Stored data:
◆ ◆ ◆
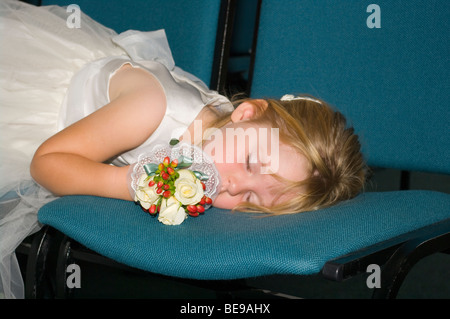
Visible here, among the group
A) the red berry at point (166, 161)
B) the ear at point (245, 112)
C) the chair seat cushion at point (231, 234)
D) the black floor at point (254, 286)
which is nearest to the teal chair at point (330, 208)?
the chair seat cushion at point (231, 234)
◆ ◆ ◆
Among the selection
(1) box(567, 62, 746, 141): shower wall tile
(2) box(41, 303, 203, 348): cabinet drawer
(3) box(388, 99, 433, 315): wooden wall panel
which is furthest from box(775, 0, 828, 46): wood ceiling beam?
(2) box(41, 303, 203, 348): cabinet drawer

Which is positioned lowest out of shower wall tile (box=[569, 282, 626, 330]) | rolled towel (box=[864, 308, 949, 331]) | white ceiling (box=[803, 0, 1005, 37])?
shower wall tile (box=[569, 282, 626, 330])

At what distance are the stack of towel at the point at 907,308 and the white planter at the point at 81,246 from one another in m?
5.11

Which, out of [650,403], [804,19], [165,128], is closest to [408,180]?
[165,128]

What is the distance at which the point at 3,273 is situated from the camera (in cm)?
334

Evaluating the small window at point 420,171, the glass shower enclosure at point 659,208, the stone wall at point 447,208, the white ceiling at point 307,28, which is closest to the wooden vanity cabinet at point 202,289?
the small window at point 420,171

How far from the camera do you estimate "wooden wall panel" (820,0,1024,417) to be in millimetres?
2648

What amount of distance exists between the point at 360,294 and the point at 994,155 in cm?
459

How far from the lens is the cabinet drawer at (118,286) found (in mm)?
◆ ◆ ◆
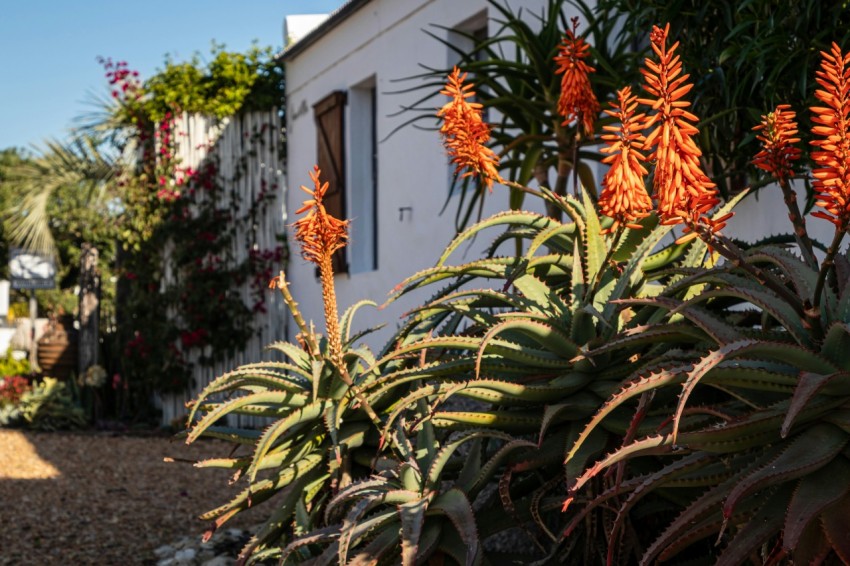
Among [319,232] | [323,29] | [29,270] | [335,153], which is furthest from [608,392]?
◆ ◆ ◆
Task instructions: Please show each line of the items above that contains the word "wall". Treat case as significant.

Answer for the task:
(1) box(567, 62, 746, 141): shower wall tile
(3) box(388, 99, 433, 315): wooden wall panel
Which is positioned lowest out of shower wall tile (box=[569, 282, 626, 330]) | rolled towel (box=[864, 308, 949, 331]) | white ceiling (box=[803, 0, 1005, 37])?
shower wall tile (box=[569, 282, 626, 330])
Evaluating the small window at point 420,171, the glass shower enclosure at point 659,208, the stone wall at point 447,208, the white ceiling at point 307,28, which is closest to the wooden vanity cabinet at point 202,289?
How far from the camera do you estimate "wooden wall panel" (820,0,1024,417) to be in millimetres?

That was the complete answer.